Meu primeiro encontro com Asgard e seus habitantes foi ainda menino, quando eu tinha uns sete anos e me deparei com os quadrinhos do Poderoso Thor. As aventuras do deus eram retratadas pelo artista americano Jack Kirby, com roteiros de Kirby e Stan Lee e diálogos escritos pelo irmão de Stan, Larry Lieber. O Thor de Kirby era poderoso e boa-pinta; sua Asgard era imponente, uma cidade saída da ficção cientíca, com prédios grandiosos e edifícios perigosos; seu Odin era sábio e nobre; e seu Loki era uma criatura sardônica usando um elmo com chifres, a malícia personificada.
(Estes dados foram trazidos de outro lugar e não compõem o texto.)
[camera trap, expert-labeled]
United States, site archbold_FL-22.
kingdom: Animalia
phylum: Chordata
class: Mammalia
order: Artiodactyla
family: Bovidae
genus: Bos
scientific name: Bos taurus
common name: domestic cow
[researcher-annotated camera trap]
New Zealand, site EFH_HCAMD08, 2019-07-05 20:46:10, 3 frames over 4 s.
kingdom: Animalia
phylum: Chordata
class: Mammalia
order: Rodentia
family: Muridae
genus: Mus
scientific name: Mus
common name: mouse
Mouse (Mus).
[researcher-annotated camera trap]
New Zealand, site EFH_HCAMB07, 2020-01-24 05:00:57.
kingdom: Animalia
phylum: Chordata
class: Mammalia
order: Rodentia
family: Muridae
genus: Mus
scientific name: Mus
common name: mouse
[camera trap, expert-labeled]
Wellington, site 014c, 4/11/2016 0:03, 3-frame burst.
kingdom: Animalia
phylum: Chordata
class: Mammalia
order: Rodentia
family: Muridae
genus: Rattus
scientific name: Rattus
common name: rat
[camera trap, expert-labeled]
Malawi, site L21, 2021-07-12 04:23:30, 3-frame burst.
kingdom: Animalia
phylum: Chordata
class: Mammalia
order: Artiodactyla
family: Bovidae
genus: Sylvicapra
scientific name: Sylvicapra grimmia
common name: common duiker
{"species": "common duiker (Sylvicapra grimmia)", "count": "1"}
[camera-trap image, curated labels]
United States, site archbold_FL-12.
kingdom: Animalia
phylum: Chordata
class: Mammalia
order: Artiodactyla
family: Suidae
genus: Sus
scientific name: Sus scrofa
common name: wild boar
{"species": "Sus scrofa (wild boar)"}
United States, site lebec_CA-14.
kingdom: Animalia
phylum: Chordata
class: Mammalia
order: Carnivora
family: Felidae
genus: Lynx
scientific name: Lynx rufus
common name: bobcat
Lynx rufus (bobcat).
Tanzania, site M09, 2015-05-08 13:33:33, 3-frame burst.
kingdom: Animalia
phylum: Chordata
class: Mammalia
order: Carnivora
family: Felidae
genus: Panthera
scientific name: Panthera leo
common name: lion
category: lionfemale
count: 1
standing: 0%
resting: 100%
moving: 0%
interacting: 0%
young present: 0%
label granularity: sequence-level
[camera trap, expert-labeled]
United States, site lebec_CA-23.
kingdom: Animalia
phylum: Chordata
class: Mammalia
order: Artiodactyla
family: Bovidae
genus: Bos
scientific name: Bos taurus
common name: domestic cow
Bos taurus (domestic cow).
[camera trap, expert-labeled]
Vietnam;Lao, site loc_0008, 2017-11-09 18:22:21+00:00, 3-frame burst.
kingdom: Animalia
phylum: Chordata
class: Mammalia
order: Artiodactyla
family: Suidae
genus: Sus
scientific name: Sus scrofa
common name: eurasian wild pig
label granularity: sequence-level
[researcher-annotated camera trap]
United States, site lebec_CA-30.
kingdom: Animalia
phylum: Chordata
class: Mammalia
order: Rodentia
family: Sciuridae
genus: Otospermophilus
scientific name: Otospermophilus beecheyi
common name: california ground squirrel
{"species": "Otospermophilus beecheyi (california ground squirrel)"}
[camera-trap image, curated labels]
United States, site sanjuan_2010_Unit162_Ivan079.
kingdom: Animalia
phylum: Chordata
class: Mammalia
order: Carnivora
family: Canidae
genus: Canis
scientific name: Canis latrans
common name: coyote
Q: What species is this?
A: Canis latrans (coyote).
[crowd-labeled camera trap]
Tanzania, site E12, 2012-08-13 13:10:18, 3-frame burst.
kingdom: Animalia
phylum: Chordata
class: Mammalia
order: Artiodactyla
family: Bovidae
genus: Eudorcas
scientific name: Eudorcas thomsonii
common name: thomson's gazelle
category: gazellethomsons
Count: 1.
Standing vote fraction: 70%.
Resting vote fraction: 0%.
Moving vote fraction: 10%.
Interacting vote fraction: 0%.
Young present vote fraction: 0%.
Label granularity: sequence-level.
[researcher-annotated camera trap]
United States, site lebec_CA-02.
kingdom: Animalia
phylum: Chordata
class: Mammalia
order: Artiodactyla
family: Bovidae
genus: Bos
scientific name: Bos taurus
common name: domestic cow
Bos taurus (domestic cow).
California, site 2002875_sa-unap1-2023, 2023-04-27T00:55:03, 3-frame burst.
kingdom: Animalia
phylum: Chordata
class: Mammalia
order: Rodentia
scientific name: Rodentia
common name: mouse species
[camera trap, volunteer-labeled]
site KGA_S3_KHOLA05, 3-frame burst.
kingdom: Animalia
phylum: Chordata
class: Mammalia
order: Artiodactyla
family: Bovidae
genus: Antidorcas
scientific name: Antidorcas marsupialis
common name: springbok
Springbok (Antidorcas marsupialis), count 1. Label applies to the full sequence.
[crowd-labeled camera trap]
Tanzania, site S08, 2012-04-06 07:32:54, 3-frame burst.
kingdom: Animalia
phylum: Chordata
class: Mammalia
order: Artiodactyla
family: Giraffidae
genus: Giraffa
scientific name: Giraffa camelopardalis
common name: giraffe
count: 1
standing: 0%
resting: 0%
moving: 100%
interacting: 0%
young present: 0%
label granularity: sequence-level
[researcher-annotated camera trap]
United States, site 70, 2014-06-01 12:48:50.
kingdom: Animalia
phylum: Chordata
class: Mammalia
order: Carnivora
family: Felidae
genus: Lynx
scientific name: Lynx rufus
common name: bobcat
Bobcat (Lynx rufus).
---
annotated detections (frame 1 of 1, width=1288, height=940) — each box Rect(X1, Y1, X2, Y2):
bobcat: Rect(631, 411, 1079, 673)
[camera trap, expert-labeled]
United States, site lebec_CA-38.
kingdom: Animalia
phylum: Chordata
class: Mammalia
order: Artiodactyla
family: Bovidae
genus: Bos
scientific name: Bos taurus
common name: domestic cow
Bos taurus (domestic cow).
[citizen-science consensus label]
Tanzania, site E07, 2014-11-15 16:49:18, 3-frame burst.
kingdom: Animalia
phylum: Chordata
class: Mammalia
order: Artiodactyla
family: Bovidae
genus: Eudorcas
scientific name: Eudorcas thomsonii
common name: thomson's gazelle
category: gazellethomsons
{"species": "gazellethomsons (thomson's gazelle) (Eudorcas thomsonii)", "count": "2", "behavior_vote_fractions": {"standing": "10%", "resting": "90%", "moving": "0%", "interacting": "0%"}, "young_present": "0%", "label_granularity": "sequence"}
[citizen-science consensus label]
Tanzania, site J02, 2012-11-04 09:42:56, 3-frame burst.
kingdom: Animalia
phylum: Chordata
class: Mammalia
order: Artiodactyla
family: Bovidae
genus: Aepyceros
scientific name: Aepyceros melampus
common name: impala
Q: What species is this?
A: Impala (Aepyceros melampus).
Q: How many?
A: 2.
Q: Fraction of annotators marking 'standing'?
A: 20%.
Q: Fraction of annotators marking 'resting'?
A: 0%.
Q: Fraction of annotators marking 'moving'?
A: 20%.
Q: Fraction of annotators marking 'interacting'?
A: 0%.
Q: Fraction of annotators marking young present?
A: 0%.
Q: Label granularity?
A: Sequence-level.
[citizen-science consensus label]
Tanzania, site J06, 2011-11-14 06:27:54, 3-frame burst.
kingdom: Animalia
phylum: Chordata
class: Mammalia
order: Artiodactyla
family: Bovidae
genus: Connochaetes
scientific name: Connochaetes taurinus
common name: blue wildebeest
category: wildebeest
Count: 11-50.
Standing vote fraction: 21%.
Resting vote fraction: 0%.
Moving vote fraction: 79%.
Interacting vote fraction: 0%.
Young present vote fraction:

Eu amava aquele Thor louro empunhando seu martelo e queria saber mais sobre ele.
Peguei emprestado um exemplar de Myths of the Norsemen, de Roger Lancelyn Green, e o li e reli com prazer e perplexidade: Asgard, naquela narrativa, não era mais uma cidade futurística kirbyana, e sim um salão viking e alguns aglomerados de edifícios espalhados por planícies de gelo. Odin, o Pai de Todos, não era gentil, sábio e irascível; na verdade, era brilhante, misterioso e perigoso. Thor era tão forte quanto o que conheci nos quadrinhos, e possuía um martelo igualmente poderoso, mas não era… Bem, para ser sincero, ele não era um deus conhecido pela esperteza. E Loki não era mau, ainda que com certeza não agisse em prol do bem. Loki era… complicado.
Aprendi que os deuses nórdicos tinham o próprio juízo final: o Ragnarök, o crepúsculo dos deuses, o fim de tudo. O dia em que deuses e gigantes do gelo se enfrentariam e morreriam.
Será que o Ragnarök já aconteceu? Ou ainda vai acontecer?, me perguntava na época. Eu não sabia antes, e hoje ainda não tenho certeza.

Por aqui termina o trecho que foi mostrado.